Ist das nun eine Errungenschaft des Rechtsstaates gegenüber den neuen Medien, lässt sich das Internet mit den herkömmlichen Mitteln des Strafrechts kontrollieren oder ist dies ein Kampf gegen Windmühlen auf Kosten der freien Meinungsäußerung? Die Diskussion ist schwierig, u. a. da sich die inhaltsleeren Provokateure des Rechtspopulismus über das neue „Zensurgesetz“ aufregen; hiermit wird nämlich auch die Grundlage ihrer rhetorischen Strategie getroffen. Trotzdem: die freie Meinungsäußerung ist ein hohes – wenn nicht das höchste – Gut freiheitlich, demokratischer Rechtsstaaten. Wenn Despoten Länder totalisieren, kippt immer zuallererst die Meinungsfreiheit und die Presse wird zensiert. Und auch wenn die Gedanken frei bleiben: der Mensch erfährt Freiheit erst dann, wenn Gedanken auch formuliert werden können und dürfen. Gedanken wachsen mit ihrer Formulierung oder, wie es der Schriftsteller Tristan Tzara beschrieben hat: der Gedanke formt sich im Mund. Die Freiheit, zu sagen, was man denkt, ist in dieser Sichtweise ein Grund-, ja Menschenrecht. Das alles war vor dem Einzug des Internets leichter getan als gesagt. Heute erscheint es andersherum: das Internet ermöglicht einen globalen Meinungsaustausch, der jederzeit, überall, schnell, weltweit, anonym, sinnvoll oder sinnentleert, menschenachtend oder menschenverachtend stattfindet, genutzt und ausgenutzt werden kann.
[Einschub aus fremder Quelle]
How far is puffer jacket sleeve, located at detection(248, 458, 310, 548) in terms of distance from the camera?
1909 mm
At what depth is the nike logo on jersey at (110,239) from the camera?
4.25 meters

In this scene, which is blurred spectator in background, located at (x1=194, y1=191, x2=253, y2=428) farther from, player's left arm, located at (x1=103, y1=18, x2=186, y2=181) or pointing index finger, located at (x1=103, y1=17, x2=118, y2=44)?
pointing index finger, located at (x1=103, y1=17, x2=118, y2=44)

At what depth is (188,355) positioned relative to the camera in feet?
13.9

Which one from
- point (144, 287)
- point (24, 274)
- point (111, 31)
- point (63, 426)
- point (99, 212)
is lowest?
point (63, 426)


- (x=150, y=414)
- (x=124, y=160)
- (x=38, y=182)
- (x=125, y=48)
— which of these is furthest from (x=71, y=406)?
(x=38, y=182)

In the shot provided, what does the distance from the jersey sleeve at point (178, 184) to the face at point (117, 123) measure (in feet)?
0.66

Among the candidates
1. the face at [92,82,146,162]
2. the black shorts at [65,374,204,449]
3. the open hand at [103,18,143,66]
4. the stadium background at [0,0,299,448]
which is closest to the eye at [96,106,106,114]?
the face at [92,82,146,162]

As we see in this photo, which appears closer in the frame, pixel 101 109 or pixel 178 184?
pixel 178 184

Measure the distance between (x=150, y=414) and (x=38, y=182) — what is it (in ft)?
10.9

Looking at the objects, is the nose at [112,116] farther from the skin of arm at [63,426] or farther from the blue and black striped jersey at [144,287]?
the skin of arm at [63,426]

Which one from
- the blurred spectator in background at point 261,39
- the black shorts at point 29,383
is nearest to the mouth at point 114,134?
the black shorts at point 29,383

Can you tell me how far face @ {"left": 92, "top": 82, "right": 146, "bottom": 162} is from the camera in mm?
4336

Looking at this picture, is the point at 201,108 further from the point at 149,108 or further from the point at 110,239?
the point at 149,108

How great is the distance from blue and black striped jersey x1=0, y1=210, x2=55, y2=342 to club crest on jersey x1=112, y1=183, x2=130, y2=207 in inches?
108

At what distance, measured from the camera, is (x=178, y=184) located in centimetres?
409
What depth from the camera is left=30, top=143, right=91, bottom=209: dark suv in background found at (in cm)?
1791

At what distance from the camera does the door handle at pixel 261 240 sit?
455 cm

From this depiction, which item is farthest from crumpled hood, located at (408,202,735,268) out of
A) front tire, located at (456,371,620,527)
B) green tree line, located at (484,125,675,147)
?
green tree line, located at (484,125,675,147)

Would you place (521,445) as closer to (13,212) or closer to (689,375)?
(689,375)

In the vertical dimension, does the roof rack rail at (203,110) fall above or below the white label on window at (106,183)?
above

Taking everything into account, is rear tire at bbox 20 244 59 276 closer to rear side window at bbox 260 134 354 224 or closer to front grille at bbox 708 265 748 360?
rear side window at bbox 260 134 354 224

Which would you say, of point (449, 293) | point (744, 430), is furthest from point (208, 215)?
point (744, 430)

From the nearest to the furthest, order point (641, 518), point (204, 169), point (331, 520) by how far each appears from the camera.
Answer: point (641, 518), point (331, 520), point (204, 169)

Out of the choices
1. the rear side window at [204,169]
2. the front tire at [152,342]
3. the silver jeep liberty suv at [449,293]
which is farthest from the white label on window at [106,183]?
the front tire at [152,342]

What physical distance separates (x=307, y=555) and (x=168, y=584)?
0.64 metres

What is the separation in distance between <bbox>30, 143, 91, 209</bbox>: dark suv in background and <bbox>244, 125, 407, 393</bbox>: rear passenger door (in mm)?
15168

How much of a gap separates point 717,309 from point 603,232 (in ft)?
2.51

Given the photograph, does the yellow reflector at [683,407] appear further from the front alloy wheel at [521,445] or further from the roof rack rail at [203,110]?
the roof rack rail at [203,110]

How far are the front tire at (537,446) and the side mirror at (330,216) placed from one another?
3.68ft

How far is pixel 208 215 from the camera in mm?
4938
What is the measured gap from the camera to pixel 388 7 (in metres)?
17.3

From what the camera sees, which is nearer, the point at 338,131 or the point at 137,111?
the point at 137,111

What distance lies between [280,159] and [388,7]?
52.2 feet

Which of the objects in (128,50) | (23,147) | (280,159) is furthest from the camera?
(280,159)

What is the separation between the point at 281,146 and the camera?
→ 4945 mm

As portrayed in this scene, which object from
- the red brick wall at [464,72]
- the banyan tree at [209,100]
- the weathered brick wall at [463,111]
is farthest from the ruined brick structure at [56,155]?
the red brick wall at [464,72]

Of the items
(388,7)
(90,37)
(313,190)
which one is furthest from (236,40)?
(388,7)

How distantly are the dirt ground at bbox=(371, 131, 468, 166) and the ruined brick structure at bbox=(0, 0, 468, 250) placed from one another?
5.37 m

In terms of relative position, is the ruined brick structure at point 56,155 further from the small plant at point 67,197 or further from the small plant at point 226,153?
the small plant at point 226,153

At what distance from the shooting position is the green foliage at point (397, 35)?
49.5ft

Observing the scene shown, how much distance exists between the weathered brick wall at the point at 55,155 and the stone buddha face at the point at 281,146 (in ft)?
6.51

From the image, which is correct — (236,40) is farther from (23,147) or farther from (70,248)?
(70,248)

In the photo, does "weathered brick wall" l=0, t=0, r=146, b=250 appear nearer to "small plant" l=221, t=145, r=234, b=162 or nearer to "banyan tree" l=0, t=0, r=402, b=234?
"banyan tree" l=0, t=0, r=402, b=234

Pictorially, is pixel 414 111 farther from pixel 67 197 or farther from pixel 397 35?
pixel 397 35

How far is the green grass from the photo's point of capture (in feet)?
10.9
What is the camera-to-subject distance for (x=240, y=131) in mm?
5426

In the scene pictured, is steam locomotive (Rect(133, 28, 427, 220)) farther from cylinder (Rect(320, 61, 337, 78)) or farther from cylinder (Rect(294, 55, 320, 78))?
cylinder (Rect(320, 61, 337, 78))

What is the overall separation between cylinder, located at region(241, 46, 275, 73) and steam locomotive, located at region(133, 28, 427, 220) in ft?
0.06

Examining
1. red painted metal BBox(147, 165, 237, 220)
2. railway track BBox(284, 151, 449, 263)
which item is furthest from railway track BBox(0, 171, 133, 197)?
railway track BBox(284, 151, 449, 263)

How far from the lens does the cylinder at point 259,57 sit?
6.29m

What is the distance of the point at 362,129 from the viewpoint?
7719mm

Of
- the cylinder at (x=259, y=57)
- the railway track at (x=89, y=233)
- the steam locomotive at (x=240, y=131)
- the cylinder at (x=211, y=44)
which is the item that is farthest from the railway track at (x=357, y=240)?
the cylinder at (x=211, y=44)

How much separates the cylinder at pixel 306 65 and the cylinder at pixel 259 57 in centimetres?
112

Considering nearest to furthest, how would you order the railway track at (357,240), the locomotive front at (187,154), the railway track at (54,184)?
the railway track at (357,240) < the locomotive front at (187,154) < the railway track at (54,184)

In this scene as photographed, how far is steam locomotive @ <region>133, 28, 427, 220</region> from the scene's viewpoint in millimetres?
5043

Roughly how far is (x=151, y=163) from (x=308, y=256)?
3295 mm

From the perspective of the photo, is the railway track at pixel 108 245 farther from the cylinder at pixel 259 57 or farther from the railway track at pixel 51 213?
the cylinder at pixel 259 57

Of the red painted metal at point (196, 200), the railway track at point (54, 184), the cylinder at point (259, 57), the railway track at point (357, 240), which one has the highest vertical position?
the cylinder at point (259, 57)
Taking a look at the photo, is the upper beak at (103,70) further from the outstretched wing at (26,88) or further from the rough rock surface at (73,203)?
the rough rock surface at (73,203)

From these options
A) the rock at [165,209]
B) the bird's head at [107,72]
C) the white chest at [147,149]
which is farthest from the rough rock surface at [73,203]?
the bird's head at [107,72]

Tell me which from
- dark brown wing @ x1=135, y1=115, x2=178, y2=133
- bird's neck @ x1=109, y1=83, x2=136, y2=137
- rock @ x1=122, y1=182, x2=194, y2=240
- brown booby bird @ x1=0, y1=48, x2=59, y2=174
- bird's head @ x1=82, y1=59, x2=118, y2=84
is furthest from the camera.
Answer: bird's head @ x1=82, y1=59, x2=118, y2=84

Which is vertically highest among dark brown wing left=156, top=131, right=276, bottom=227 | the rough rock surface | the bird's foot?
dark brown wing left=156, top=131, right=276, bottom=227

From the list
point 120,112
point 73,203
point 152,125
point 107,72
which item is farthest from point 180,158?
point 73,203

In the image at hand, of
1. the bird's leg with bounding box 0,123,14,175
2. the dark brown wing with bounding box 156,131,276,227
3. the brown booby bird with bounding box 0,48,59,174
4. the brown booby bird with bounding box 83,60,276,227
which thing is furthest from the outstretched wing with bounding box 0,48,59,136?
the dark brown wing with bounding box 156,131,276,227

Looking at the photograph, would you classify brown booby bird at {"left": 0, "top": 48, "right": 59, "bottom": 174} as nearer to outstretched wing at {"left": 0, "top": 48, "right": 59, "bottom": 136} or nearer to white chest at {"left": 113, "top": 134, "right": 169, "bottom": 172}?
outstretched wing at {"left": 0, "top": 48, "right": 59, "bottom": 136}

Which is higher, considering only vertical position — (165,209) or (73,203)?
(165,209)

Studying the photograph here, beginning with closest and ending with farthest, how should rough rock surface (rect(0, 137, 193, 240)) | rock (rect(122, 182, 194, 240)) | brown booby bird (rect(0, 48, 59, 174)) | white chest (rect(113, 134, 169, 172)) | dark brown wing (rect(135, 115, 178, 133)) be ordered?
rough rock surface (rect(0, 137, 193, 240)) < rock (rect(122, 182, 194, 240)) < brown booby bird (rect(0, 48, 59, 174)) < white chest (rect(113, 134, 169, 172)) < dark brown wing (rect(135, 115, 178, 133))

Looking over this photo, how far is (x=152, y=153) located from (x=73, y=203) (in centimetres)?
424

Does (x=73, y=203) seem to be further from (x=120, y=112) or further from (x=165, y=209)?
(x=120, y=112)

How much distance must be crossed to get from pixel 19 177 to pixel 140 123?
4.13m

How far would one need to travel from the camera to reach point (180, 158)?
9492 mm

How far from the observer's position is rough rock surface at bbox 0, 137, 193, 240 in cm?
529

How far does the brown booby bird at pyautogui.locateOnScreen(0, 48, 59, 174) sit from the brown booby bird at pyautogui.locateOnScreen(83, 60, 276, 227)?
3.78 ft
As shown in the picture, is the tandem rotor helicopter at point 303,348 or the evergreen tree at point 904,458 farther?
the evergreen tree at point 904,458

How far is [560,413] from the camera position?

Ob hierbei Zensur, Strafverfolgung bis hin zur Manipulierung der physischen Datenleitungen (wie dies von antidemokratischen Staaten schon heute praktiziert wird) helfen ist fraglich. Viel wichtiger erscheint eine Medienpädagogik, die schon Kindern Kompetenzen eines sinnvollen und kritischen Gebrauchs der neuen Medien vermittelt. Aufklärung und Bildung sind in diesem Zusammenhang so wichtig wie vermutlich das letzte Mal zu Immanuel Kants Zeiten: der Ausgang des Menschen aus seiner selbstverschuldeten, digitalen Unmündigkeit bedarf umfassender medienpädagogischer Strategien.

Die Kulturwerkstatt hat diese Zeichen früh erkannt und seit 1989 mit der Computerwerkstatt einen Arbeitsbereich geschaffen, bei dem die Heranführung an neue Medien und der Umgang mit diesen von Kreativität und Verantwortungsbewusstsein getragen sind. Insbesondere auch die Schaffung eines (begleiteten) Zugangs zu Computer und Internet für benachteiligte Menschen wird dabei großgeschrieben und soll die gesellschaftliche Partizipation stärken. Denn in Zukunft entscheidet fundamental der Zugang zu sozialen Medien über die gesellschaftliche Teilhabe. Zuletzt arbeiten die Mitarbeiter/innen in diesem Bereich immer auch, motiviert und innovativ, an der Prävention von Medienverwahrlosung oder extremistischer Radikalisierung. Es wird Zeit, dass Bund, Länder und Kommunen die Wichtigkeit der Medienpädagogik erkennen, umfassende Strategien hierfür entwickeln und entsprechende Mittel bereitstellen. Somit kann in Zukunft hate speech im Internet und digitalen Bauernfängern vorgebeugt werden. Sapere aude!